#### Task requirements
Write every line of the material again exactly, with no pictures in the copy.

#### Dataset entries
# # #

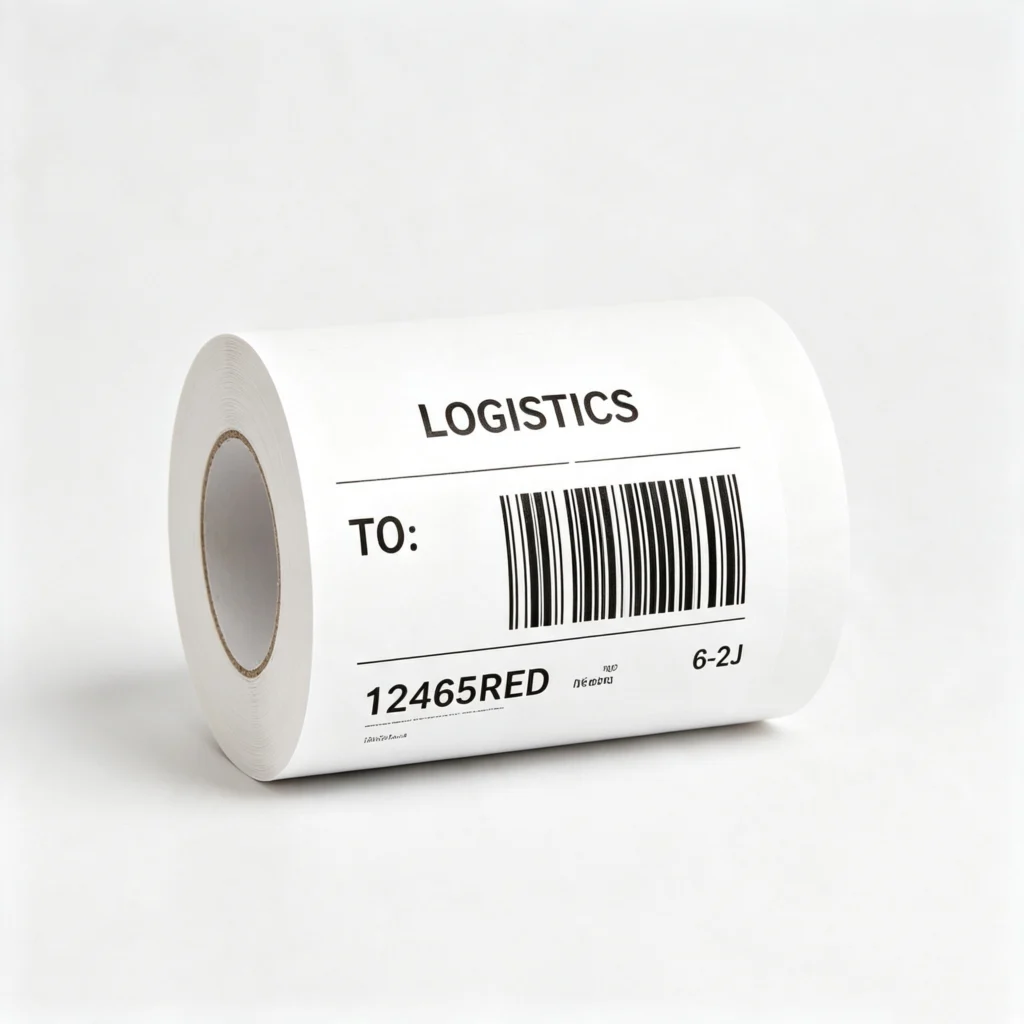Logistics Waybills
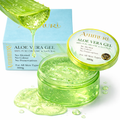 Organic Aloe Vera Gel 300g | Soothing, Hydration & After-Sun | Ammuri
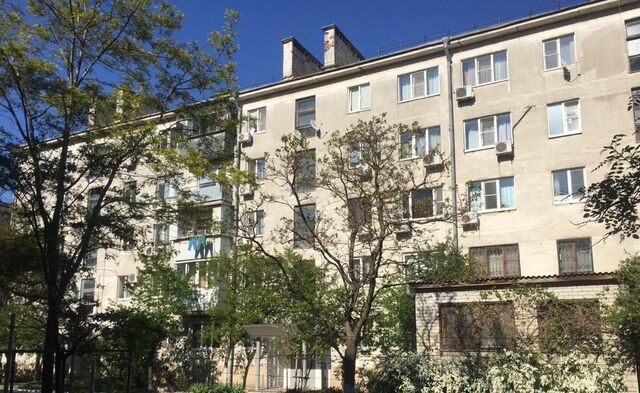 р-н Центральный ул Карамзина 43 фото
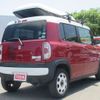 suzuki hustler 2015 -SUZUKI--Hustler DBA-MR31S--MR31S-291031---SUZUKI--Hustler DBA-MR31S--MR31S-291031- image 5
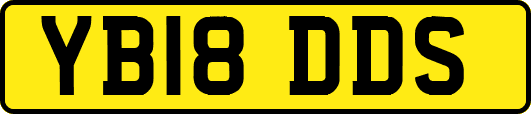 YB18DDS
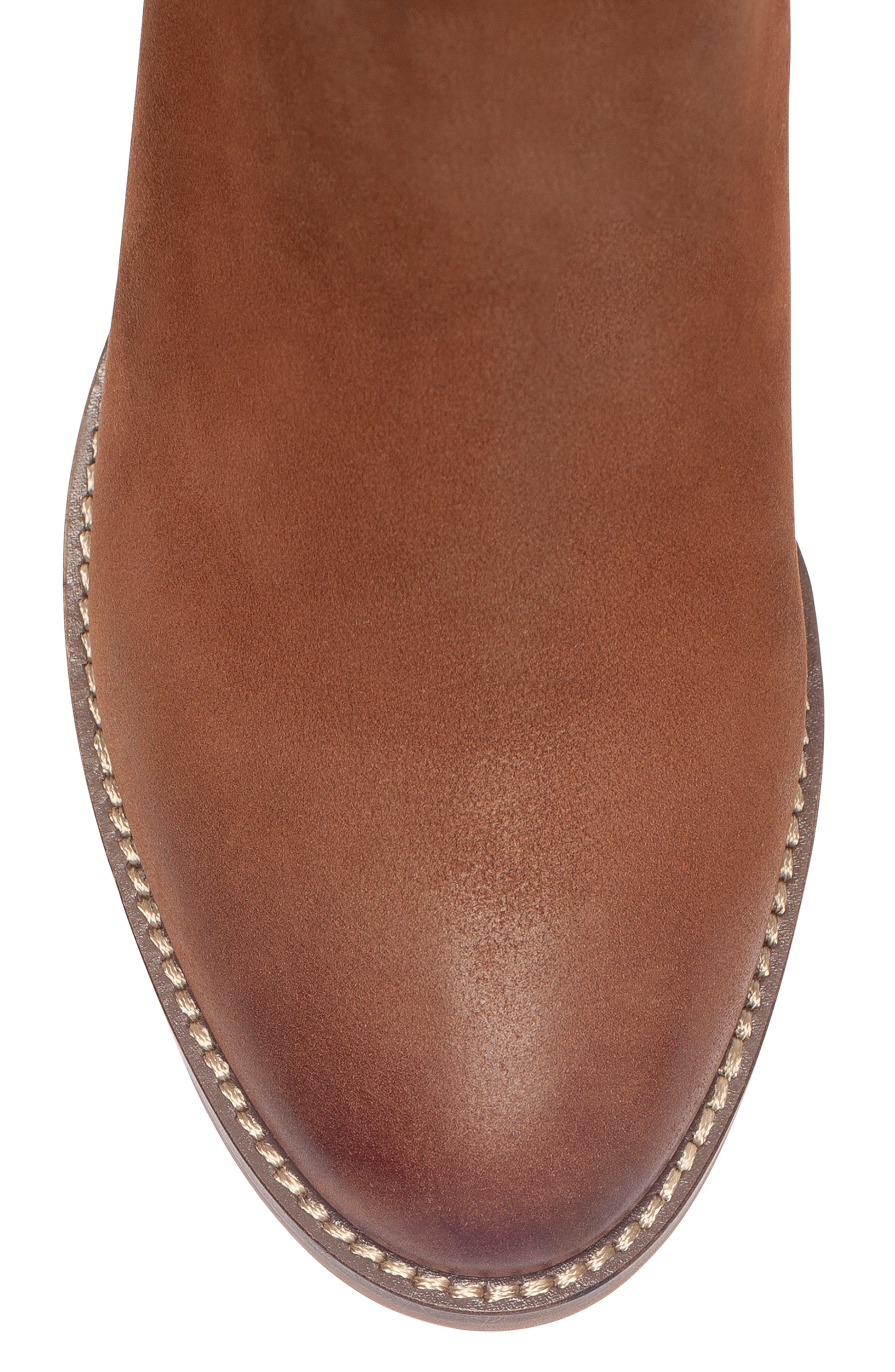 Blondo Norma Waterproof Bootie, Alternate, color, 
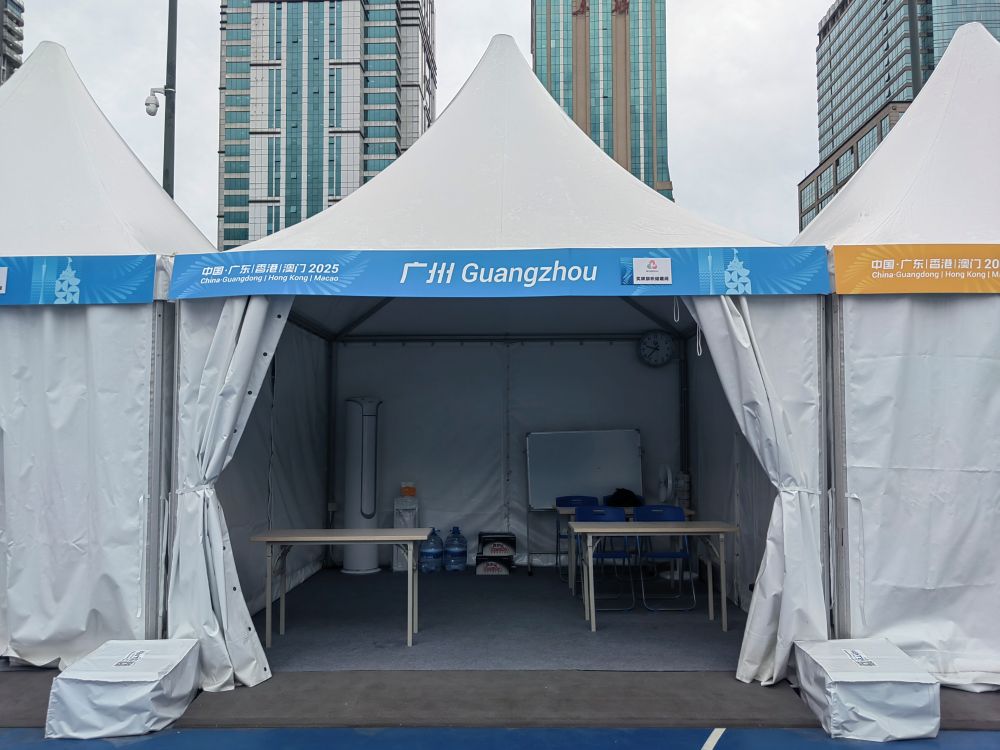 Pagoda Tent | Pagoda Marquee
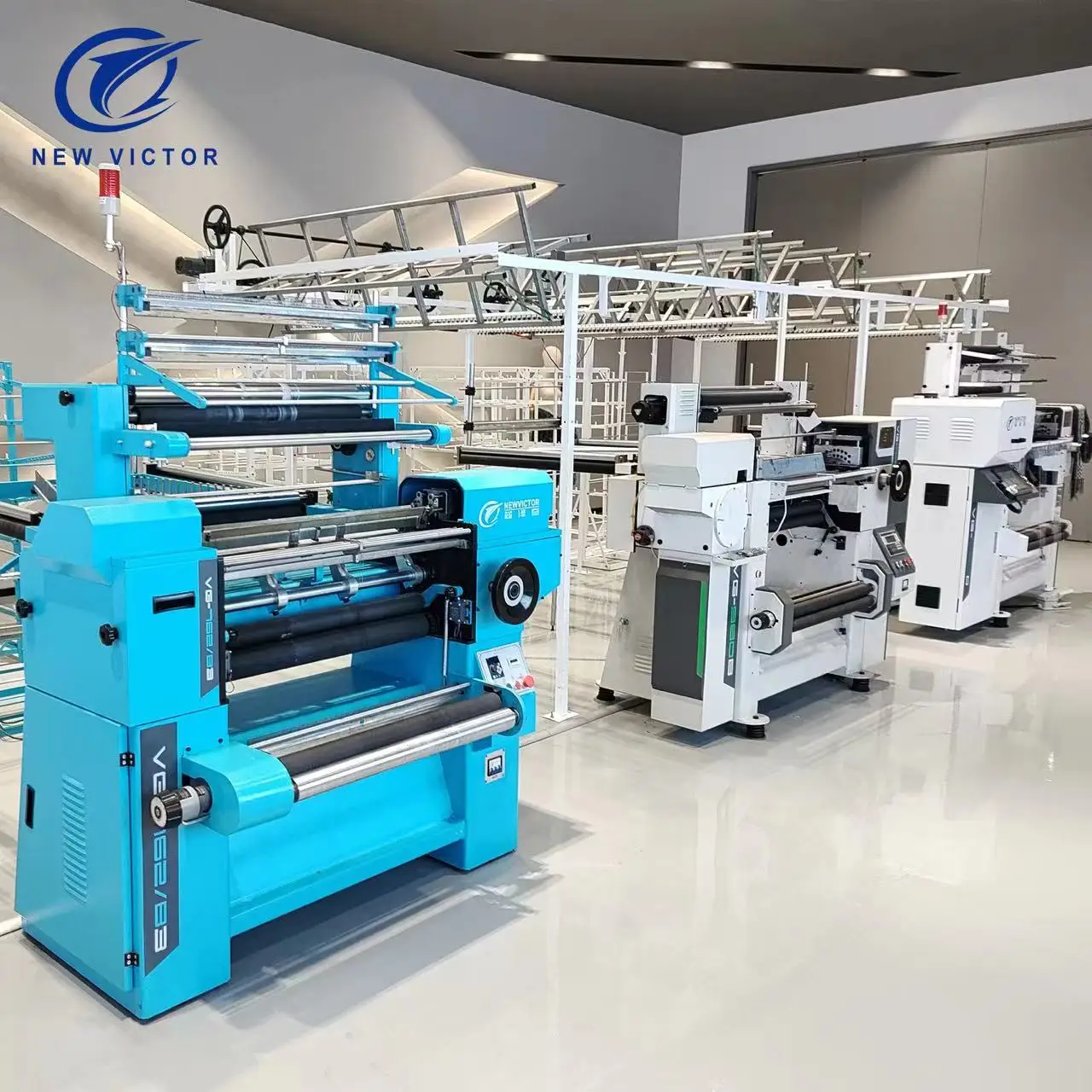 High Speed Crochet Knitting Machine for Sales
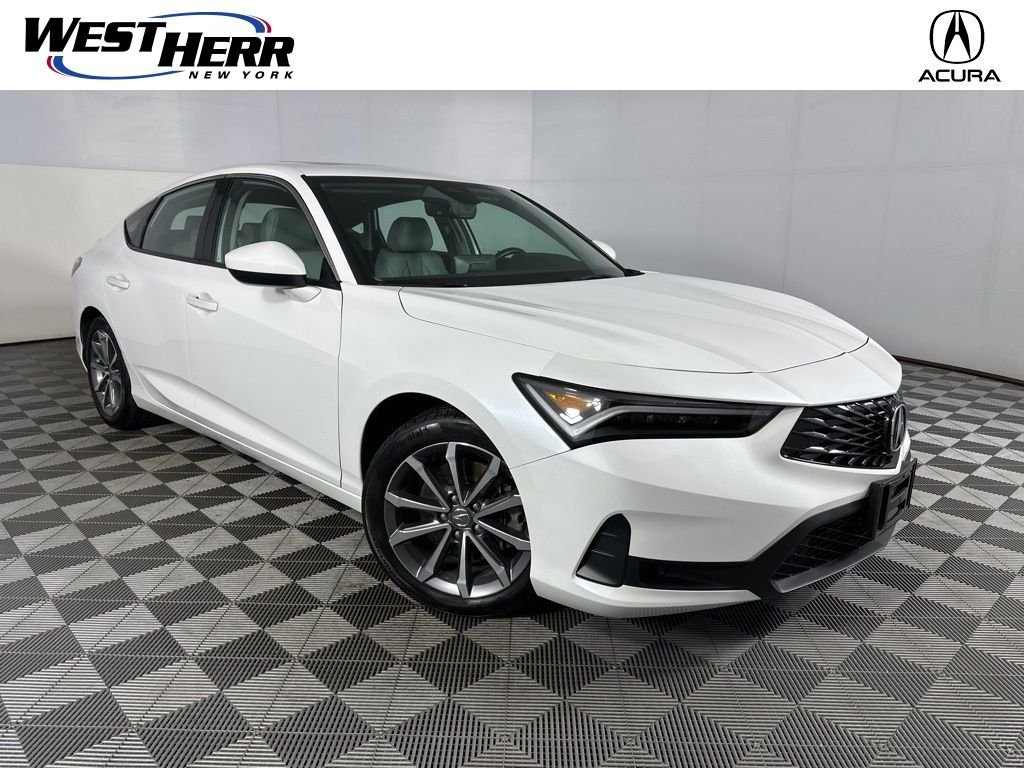 2023 Acura Integra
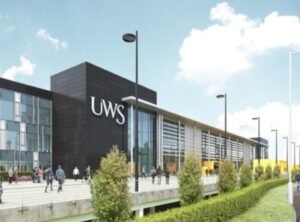 Courses Offered at UWS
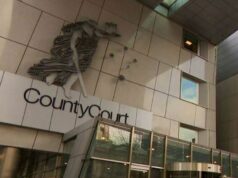 Filho de homem importante é considerado culpado de estuprar mulher dentro de casa Filho de homem importante é considerado culpado de estuprar mulher dentro de casa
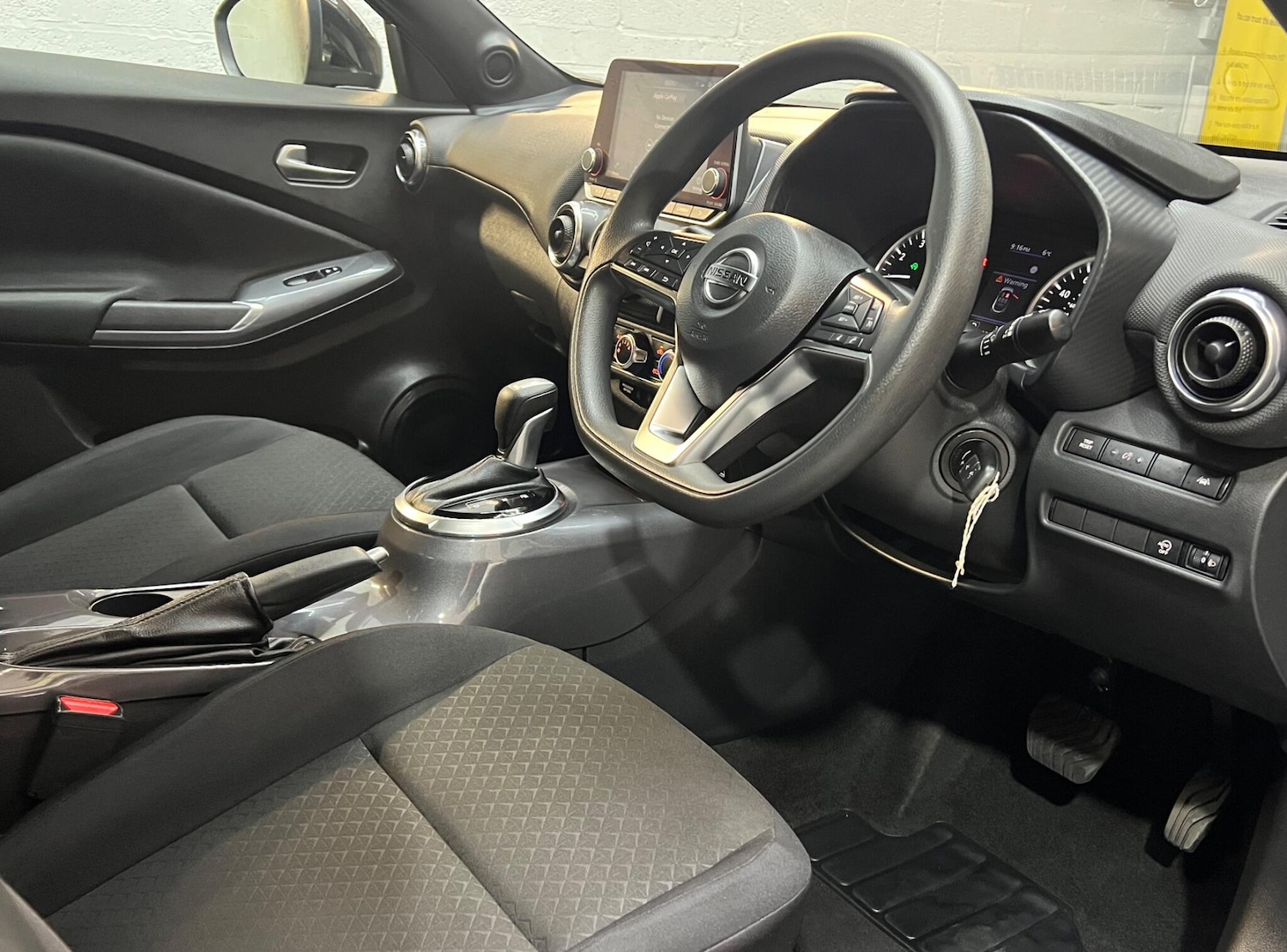 Used Nissan Juke for sale - 77794171: Photo 11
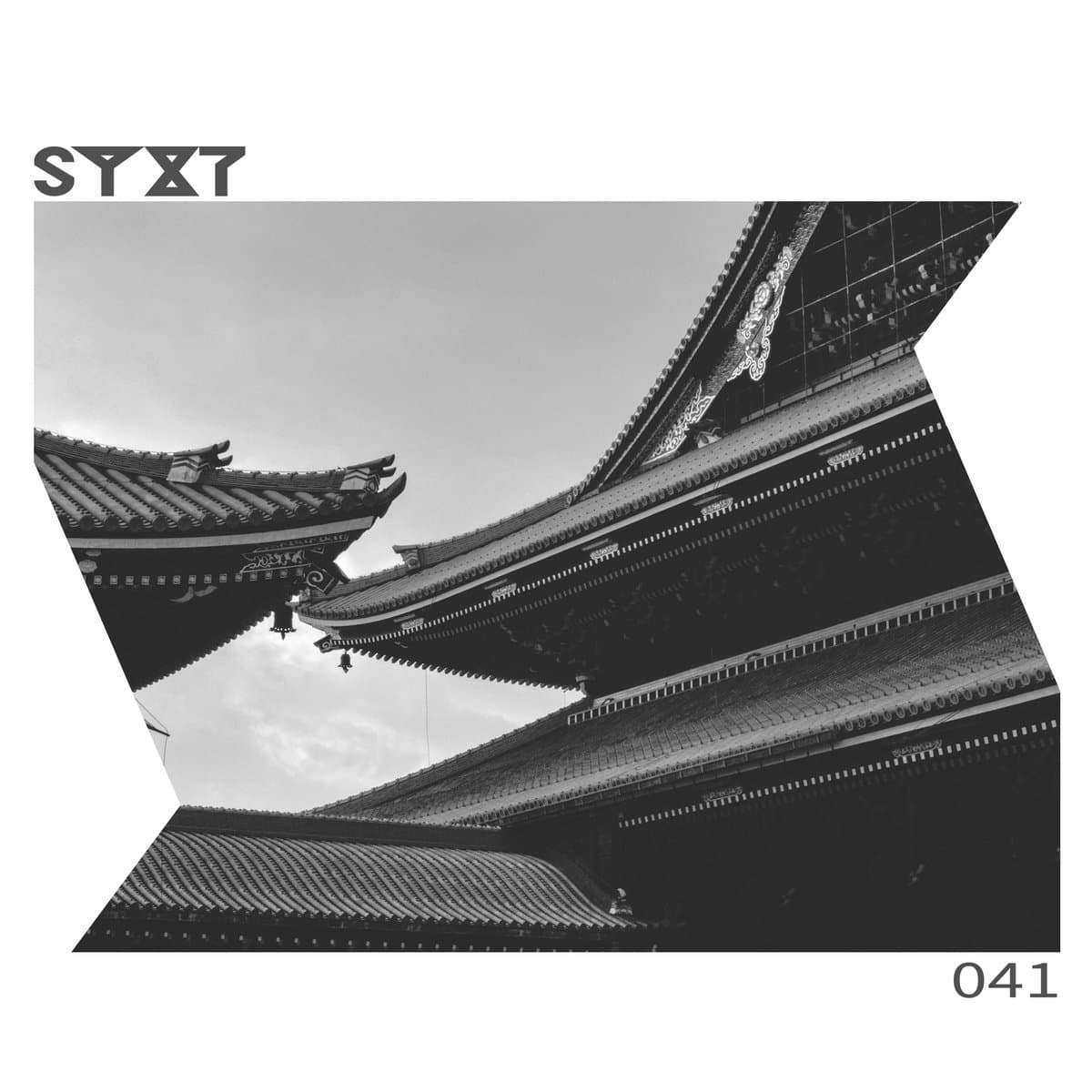 Alessio Landini and Ectoplasm deliver four-track minimal techno release SYXT041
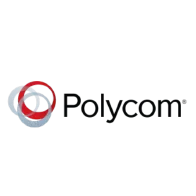 Logo de la marque POLYCOM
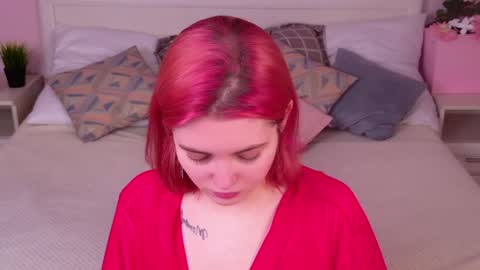 lissi online show from 01/14/25, 04:15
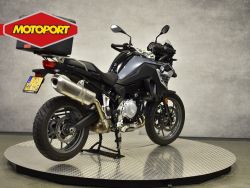 BMW - F 750 GS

# # #

#### Response area
Logistics Waybills
 Organic Aloe Vera Gel 300g | Soothing, Hydration & After-Sun | Ammuri
 р-н Центральный ул Карамзина 43 фото
 suzuki hustler 2015 -SUZUKI--Hustler DBA-MR31S--MR31S-291031---SUZUKI--Hustler DBA-MR31S--MR31S-291031- image 5
 YB18DDS
 Blondo Norma Waterproof Bootie, Alternate, color, 
 Pagoda Tent | Pagoda Marquee
 High Speed Crochet Knitting Machine for Sales
 2023 Acura Integra
 Courses Offered at UWS
 Filho de homem importante é considerado culpado de estuprar mulher dentro de casa Filho de homem importante é considerado culpado de estuprar mulher dentro de casa
 Used Nissan Juke for sale - 77794171: Photo 11
 Alessio Landini and Ectoplasm deliver four-track minimal techno release SYXT041
 Logo de la marque POLYCOM
 lissi online show from 01/14/25, 04:15
 BMW - F 750 GS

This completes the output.